- [Collected data]

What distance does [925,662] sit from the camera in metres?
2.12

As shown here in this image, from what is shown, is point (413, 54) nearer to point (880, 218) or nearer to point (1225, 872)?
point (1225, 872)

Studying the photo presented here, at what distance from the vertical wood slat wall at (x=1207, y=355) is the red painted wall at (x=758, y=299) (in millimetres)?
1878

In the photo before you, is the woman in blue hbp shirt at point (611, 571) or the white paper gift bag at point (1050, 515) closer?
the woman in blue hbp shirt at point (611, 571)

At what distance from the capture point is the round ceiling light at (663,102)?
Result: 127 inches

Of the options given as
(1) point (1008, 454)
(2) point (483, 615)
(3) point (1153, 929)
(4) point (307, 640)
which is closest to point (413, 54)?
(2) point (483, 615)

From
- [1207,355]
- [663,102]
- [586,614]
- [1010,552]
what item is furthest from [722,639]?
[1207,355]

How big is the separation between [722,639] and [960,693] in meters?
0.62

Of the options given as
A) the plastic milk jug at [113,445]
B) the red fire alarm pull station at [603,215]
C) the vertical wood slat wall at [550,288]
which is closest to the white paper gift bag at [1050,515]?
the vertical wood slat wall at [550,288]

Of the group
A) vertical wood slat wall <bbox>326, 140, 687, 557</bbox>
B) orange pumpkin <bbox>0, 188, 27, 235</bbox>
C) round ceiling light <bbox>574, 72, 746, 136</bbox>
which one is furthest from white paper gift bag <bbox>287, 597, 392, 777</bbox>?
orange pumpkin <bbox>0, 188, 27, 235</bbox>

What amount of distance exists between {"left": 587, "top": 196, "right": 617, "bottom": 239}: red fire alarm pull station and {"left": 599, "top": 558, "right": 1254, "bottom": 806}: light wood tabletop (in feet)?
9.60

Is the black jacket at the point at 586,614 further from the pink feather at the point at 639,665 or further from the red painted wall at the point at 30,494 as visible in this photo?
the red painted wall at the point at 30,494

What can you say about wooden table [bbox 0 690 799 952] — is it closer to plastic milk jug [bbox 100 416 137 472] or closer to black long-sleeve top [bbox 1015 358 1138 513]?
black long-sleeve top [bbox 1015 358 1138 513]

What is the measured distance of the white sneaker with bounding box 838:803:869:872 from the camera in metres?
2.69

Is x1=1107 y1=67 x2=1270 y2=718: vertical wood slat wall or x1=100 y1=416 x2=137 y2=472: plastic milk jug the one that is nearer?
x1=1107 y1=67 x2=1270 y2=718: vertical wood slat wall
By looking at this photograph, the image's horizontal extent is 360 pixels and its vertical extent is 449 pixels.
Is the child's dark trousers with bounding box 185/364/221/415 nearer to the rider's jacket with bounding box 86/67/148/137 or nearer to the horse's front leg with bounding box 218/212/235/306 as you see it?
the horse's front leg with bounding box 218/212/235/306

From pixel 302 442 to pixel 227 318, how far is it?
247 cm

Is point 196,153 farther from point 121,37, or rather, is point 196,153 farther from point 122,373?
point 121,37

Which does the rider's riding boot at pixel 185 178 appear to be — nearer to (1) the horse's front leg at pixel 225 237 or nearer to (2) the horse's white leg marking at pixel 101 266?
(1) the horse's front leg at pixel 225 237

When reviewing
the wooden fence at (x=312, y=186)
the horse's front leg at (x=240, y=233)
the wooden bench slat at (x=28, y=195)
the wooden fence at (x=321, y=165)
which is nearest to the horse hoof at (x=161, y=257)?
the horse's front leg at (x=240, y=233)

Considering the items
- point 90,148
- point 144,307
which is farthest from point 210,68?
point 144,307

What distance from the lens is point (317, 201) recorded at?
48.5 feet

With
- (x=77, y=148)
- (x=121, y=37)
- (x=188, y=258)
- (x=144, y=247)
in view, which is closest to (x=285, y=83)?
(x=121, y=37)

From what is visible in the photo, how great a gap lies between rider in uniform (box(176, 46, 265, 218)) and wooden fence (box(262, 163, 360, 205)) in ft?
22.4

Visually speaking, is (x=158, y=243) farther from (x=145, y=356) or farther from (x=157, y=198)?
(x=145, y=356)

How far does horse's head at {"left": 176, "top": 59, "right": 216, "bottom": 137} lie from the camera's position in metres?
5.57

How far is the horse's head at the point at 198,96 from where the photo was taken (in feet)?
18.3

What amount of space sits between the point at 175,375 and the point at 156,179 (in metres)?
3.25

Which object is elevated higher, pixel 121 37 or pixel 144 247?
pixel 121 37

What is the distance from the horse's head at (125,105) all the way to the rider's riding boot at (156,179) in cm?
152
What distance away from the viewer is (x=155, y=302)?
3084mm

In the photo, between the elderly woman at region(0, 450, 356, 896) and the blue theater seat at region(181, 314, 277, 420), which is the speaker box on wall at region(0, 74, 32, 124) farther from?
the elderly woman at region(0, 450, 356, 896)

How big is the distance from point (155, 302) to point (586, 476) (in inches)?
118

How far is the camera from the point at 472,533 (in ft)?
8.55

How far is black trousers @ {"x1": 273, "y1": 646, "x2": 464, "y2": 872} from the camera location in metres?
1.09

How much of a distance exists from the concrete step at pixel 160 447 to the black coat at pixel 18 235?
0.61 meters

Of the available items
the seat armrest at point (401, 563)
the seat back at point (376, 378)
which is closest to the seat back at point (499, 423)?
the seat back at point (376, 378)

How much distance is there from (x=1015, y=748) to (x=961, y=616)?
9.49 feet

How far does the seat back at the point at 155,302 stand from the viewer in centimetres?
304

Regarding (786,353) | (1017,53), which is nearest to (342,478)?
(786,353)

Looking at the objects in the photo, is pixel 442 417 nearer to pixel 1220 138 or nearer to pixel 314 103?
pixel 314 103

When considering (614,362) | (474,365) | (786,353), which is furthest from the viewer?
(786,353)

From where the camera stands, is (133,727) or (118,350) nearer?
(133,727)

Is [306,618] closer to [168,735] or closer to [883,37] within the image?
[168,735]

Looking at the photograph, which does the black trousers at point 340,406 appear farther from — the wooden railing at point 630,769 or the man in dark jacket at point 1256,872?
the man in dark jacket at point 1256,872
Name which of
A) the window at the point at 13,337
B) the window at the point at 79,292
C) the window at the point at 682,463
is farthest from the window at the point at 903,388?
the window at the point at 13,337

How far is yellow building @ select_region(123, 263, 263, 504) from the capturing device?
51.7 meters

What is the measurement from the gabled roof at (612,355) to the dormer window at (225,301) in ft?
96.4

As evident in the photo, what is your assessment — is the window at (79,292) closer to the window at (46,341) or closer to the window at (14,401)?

- [Goal] Please repeat the lines starting with the one that contains "Name which of" and continuing through the end of the items, copying each line exactly.

- [The reply]
Name which of
A) the window at the point at 13,337
B) the window at the point at 79,292
C) the window at the point at 682,463
is farthest from the window at the point at 903,388?
the window at the point at 13,337

How far is yellow building @ select_region(123, 263, 263, 504) from the capturing device?
51.7 meters

What is the measurement from the gabled roof at (612,355) to the dormer window at (225,301) in ft?
96.4

As evident in the photo, what is your assessment — is the window at (79,292) closer to the window at (46,341) or closer to the window at (14,401)?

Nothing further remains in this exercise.